§ **Aufgabenstellung 1**
Gib aus dem Artikel über das Puppenspiel die Passage wortgetreu wieder, beginnend bei „Ostern bedeutet Ostereier“ und endend bei „sind aufregend, spannend.“.
·····
Die großen Mythen der Menschheitsgeschichte handeln vom Schöpfer und seiner PUPPE, diesem wahnsinnigen Begehren, sich zu begreifen, dieser Passion, sich auszudrücken, um sich zu finden, diese Not, sich zu multiplizieren, um der Einsamkeit zu entgehen. (Petzold, Hilarion [Hg] [1983], Puppen und Puppenspiel in der Psychotherapie, München, 20)

Szene 4

Ostern bedeutet Ostereier suchen und finden. Die Kinder erhalten eine Stabpuppe, einen Osterhasen wie aus dem Bilderbuch. Die Figur bringt alles mit, was eine Stabpuppe ausmacht; sie kann den Kopf bewegen, mit den Armen und Händen (diese sind angedeutet) gestikulieren. Dennoch wird der Osterhase seine Rolle nicht los, nach Ostern betritt er keine Spielszene mehr; er ist festgelegt. Es gibt kein anderes Stück für ihn, er bleibt der Oster-Hase – und damit den Rest des Jahres in der Puppen-Kiste.

Szene 5

Es wird gelernt, viel und fleißig, in erster Linie formell – aber und auch informell, als Besucherin von Puppenspielaufführungen im Zuschauerraum. Erster hoher und nachhaltiger Erkenntnisgewinn: Klappsitze können Mädchenfinger (hier: die der Schwester) einklemmen und quetschen. Zweite Erkenntnis: Veranstaltungssäle sind aufregend, spannend.
·····
§ **Aufgabenstellung 2**
Aktualisiere die Zeilen der Auflistung, beginnend mit ihrer ersten Zeile und endend mit der Zeile, die „left=201, top=108, right=244, bottom=263“ enthält, beide eingeschlossen: Ersetze „microphones“ durch „loudspeakers“, lass alles Übrige unverändert und gib nur diese Zeilen aus.

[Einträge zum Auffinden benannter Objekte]
·····
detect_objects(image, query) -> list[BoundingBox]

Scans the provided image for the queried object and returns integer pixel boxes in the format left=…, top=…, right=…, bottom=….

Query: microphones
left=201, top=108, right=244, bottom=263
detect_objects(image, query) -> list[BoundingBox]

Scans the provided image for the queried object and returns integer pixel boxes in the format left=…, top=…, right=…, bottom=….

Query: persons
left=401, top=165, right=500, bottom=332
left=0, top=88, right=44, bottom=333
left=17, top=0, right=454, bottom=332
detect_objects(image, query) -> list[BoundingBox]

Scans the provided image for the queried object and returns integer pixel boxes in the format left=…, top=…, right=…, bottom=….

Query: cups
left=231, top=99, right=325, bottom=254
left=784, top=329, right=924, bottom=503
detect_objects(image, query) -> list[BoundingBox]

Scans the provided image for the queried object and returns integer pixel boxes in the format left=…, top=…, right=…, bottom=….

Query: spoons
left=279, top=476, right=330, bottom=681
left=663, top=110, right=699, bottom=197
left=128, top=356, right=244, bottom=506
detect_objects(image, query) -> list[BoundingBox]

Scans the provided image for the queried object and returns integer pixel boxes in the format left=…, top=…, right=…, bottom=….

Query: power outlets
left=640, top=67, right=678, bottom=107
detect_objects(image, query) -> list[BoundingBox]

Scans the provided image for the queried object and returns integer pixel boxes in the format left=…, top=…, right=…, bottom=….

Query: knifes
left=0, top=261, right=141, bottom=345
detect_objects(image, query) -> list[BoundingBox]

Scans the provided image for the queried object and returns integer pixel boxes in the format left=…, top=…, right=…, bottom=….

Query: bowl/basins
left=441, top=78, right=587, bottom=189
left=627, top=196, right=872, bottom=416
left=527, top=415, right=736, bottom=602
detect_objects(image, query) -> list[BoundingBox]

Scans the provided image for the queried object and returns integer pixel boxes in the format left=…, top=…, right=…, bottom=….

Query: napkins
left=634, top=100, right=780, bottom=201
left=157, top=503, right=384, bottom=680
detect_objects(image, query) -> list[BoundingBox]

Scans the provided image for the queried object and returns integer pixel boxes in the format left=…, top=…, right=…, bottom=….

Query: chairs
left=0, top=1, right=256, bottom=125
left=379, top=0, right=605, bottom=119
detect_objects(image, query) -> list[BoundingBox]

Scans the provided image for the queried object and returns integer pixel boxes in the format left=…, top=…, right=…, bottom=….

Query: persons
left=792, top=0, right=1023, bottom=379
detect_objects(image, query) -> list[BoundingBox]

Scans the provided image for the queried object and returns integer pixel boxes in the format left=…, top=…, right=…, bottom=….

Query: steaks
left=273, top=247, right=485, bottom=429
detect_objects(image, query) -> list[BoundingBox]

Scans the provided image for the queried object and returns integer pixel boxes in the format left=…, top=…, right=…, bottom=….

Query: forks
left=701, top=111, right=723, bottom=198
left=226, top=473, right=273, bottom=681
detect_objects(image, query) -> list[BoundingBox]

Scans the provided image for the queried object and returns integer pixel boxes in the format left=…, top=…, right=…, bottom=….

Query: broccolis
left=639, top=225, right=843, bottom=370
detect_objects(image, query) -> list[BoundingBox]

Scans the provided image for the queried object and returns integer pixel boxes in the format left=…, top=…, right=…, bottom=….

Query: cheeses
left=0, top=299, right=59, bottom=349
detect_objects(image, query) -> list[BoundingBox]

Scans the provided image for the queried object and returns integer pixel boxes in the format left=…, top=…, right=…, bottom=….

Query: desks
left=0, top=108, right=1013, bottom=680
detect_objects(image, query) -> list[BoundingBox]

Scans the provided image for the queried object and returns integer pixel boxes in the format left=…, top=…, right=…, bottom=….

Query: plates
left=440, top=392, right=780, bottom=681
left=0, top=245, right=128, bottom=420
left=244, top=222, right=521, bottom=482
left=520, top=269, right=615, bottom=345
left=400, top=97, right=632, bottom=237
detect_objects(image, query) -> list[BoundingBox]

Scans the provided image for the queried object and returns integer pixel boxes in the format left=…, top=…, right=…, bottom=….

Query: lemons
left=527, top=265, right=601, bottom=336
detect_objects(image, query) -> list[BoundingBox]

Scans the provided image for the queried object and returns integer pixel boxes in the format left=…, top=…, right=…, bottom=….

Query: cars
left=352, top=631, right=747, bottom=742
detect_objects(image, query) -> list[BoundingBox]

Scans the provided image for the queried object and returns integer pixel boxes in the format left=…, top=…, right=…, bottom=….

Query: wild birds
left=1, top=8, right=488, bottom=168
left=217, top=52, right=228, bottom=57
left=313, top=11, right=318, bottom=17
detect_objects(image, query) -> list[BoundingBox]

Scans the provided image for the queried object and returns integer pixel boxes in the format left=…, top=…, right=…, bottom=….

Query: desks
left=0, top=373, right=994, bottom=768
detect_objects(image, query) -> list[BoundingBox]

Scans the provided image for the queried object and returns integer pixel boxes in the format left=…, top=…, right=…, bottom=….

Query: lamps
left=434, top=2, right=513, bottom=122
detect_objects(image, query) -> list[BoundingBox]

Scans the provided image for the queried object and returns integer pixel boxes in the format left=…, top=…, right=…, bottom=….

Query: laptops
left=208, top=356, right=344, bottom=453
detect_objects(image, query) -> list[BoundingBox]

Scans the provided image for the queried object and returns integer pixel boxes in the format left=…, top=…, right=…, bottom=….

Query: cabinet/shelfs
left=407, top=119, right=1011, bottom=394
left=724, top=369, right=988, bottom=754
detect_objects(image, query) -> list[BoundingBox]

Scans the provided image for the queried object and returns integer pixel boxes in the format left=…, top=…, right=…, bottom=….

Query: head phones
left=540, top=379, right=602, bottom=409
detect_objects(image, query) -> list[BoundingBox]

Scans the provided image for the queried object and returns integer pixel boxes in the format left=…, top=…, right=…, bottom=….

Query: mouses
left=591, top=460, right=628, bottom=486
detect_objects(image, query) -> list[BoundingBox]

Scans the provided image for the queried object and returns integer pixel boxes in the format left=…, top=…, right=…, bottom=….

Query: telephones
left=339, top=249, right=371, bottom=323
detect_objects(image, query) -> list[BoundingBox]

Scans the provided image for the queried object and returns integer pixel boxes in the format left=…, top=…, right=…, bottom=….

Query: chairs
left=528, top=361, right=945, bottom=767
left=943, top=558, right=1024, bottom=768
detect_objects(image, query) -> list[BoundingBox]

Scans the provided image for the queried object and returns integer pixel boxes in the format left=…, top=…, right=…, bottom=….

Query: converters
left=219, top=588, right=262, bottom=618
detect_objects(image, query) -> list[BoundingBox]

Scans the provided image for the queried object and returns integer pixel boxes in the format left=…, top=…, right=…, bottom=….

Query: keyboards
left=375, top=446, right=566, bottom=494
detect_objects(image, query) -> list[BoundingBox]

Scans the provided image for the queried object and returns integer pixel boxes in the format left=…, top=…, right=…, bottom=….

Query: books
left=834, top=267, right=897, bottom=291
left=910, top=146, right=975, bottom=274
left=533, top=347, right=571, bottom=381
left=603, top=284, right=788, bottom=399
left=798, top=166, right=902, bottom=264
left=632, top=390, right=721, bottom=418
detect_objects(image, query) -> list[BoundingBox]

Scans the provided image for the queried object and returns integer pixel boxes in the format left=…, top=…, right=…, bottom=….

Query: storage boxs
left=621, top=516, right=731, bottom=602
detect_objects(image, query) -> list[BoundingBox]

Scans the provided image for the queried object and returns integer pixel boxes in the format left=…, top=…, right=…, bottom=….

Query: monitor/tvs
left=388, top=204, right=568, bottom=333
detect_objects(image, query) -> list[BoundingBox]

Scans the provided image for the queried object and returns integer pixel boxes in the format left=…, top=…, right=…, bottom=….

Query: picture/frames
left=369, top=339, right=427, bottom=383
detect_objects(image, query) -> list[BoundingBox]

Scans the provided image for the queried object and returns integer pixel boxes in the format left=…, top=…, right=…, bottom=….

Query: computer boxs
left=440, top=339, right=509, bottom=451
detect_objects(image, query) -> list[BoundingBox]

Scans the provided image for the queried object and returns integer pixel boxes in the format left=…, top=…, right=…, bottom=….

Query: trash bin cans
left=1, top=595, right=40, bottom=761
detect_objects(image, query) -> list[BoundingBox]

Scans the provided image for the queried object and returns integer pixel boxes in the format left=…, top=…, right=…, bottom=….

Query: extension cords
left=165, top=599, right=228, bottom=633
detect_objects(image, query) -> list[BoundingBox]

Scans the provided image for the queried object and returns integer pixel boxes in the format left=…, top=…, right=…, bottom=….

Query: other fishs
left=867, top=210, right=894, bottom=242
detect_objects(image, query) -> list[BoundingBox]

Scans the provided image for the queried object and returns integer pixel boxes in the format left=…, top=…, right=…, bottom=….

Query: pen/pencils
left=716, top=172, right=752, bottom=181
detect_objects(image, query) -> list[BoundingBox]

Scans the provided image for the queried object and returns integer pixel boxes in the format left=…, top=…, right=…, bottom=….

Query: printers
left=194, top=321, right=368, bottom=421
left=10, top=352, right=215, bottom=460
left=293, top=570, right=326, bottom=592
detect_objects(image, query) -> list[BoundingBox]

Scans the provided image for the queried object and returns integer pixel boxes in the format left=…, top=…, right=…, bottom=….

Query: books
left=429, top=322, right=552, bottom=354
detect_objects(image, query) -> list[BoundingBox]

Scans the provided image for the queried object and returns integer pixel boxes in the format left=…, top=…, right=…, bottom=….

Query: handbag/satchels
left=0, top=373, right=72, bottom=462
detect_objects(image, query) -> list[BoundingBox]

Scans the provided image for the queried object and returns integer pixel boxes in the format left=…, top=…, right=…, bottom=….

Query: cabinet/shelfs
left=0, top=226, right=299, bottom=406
·····
§ **Schriftliche Antwort 1**
Ostern bedeutet Ostereier suchen und finden. Die Kinder erhalten eine Stabpuppe, einen Osterhasen wie aus dem Bilderbuch. Die Figur bringt alles mit, was eine Stabpuppe ausmacht; sie kann den Kopf bewegen, mit den Armen und Händen (diese sind angedeutet) gestikulieren. Dennoch wird der Osterhase seine Rolle nicht los, nach Ostern betritt er keine Spielszene mehr; er ist festgelegt. Es gibt kein anderes Stück für ihn, er bleibt der Oster-Hase – und damit den Rest des Jahres in der Puppen-Kiste.

Szene 5

Es wird gelernt, viel und fleißig, in erster Linie formell – aber und auch informell, als Besucherin von Puppenspielaufführungen im Zuschauerraum. Erster hoher und nachhaltiger Erkenntnisgewinn: Klappsitze können Mädchenfinger (hier: die der Schwester) einklemmen und quetschen. Zweite Erkenntnis: Veranstaltungssäle sind aufregend, spannend.

§ **Schriftliche Antwort 2**
detect_objects(image, query) -> list[BoundingBox]

Scans the provided image for the queried object and returns integer pixel boxes in the format left=…, top=…, right=…, bottom=….

Query: loudspeakers
left=201, top=108, right=244, bottom=263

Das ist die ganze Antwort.